So, I watched the ABC's The Dark Emu Story documentary last night. I was happy that it gave considerable time to the detailed critique of the book and its "research":
In 2021, an academic rebuttal to Dark Emu was published: Farmers or Hunter-Gatherers? The Dark Emu Debate by anthropologist Peter Sutton and archeologist Keryn Walshe. Both authors appear in the documentary, arguing Pascoe ignored evidence that did not fit his case while over-emphasising evidence that did. Pascoe and Sutton come head-to-head in the film, debating definitions such as of the word “sophistication”.
“What’s wrong with being unsophisticated?” Sutton asks. “Why do you hold up a battle of sophistication as a kind of a solution to people, filling their racism?”
But, as you might expect, the pro-Pascoe side, including by such high profile figures as Marcia Langton, were given much, much more air time. (Langton presented as particularly cranky and automatically dismissive of criticism.)
The documentary failed to mention some pertinent things which I am pretty sure would be true, such as the book has sold so well partly because of uniformly uncritical endorsement by Education departments.
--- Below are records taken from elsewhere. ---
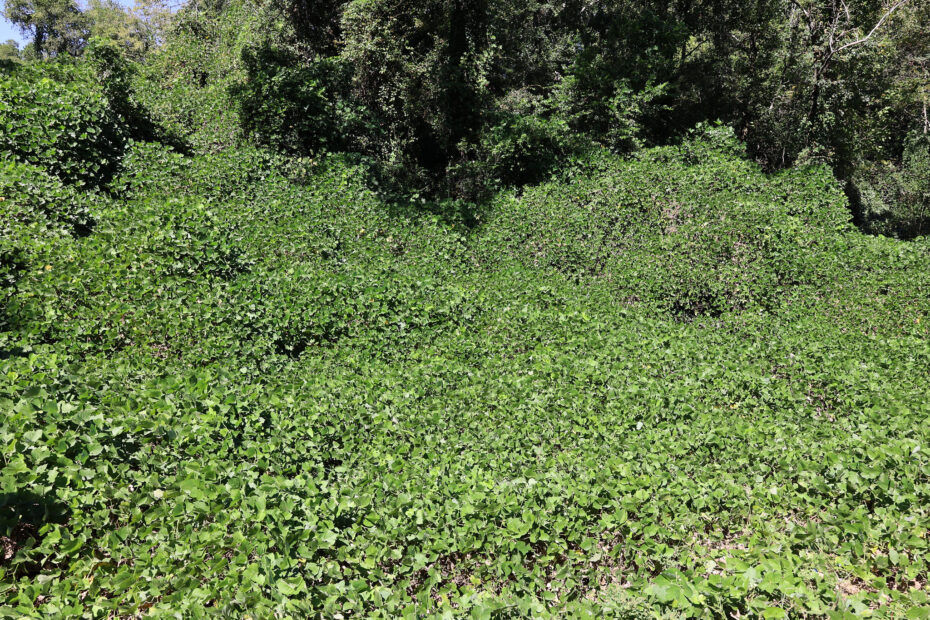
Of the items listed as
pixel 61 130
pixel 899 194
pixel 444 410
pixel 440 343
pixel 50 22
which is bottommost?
pixel 444 410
The main thing that the pro-side demonstrated, though, was that aboriginal academia and advocacy has spent the last couple of decades on a PR project to convince Australians that aboriginal society was (is?), as Sutton says, "sophisticated," and essentially the same as European society.
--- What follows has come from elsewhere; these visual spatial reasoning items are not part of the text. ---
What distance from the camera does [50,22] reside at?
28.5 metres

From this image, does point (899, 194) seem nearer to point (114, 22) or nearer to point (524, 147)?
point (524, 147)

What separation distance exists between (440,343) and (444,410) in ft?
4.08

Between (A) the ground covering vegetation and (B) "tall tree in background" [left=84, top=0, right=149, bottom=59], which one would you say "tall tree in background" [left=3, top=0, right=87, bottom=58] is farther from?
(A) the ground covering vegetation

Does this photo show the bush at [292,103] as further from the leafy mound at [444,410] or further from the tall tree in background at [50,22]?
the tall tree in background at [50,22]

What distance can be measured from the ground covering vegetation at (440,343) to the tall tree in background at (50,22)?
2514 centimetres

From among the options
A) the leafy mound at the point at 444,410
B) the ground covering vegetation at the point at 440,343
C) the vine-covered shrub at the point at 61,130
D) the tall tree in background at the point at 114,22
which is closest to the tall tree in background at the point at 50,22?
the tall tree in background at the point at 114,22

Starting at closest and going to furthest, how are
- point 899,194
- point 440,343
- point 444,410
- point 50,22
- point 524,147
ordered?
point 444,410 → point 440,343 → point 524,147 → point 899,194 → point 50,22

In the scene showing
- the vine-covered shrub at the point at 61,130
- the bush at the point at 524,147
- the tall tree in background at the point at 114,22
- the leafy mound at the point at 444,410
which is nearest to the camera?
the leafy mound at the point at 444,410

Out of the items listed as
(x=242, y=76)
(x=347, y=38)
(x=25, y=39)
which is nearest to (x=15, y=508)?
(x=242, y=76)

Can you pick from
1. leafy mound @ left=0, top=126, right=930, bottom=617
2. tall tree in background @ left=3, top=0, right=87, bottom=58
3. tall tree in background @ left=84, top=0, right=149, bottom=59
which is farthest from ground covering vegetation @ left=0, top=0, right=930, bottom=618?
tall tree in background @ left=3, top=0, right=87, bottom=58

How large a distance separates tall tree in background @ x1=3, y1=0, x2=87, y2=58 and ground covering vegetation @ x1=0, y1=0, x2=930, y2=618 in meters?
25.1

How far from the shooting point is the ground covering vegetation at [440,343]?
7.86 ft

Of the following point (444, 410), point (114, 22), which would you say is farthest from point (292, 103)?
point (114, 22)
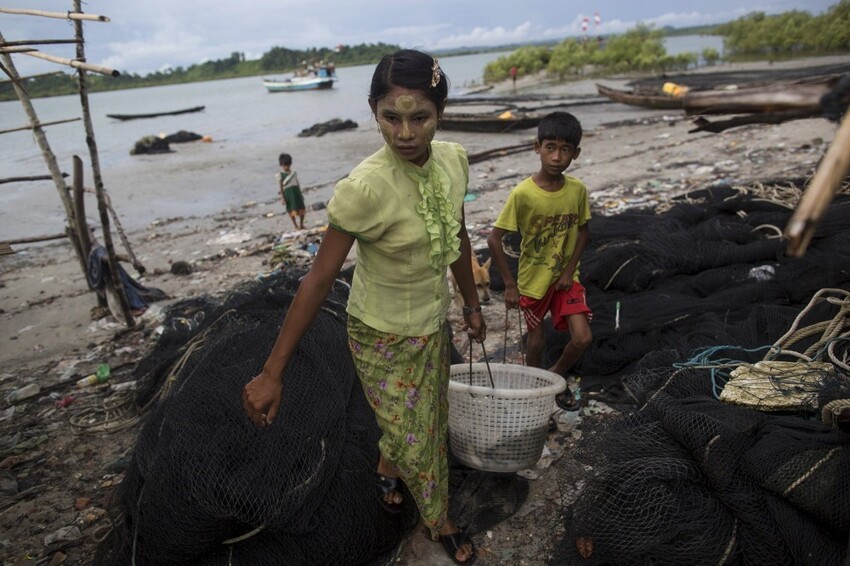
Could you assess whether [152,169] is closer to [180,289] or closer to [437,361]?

But to do so, they really are on a post-modern project of co-opting terminology and applying it in a way that weakens meaning almost to the point of uselessness. The most Pascoe-ian example is "agriculture", which Sutton is very adamant (based on his own work, I believe) is not the way to describe the aboriginal practices and belief as to how to encourage plant growth. The other examples include the attempt to build excitement about rocks having been moved in a river so as to form fish traps by calling them "engineering". Or "houses" that were small scale huts with construction techniques that were not, by any stretch of the imagination, complex. (They chose some pretty tough wood and "surgically" removed it from trees with stone axes - I rolled my eyes.)
But the big example that Langton kept using was talking about the "complex economies" to describe the fact that some items were traded between tribes - grinding rocks being the main example noted on the show.
I'm sorry, but I'm not buying it. As Sutton would presumably argue, you don't need to co-opt Western "sophistication" to respect aboriginal society. It's the fakery in the attempt to do so that actually harms their cause, because (to take one example) people can see with their own eyes that one tribe handing over grinding rocks to another in exchange for something is not "sophisticated" or an "economy" in the same way - or scale - that many other societies have worked over the last few thousand years. (I originally referred to "Western" economies, but really, the comparison with what was going on in at least parts of virtually any other continent is like chalk and cheese.)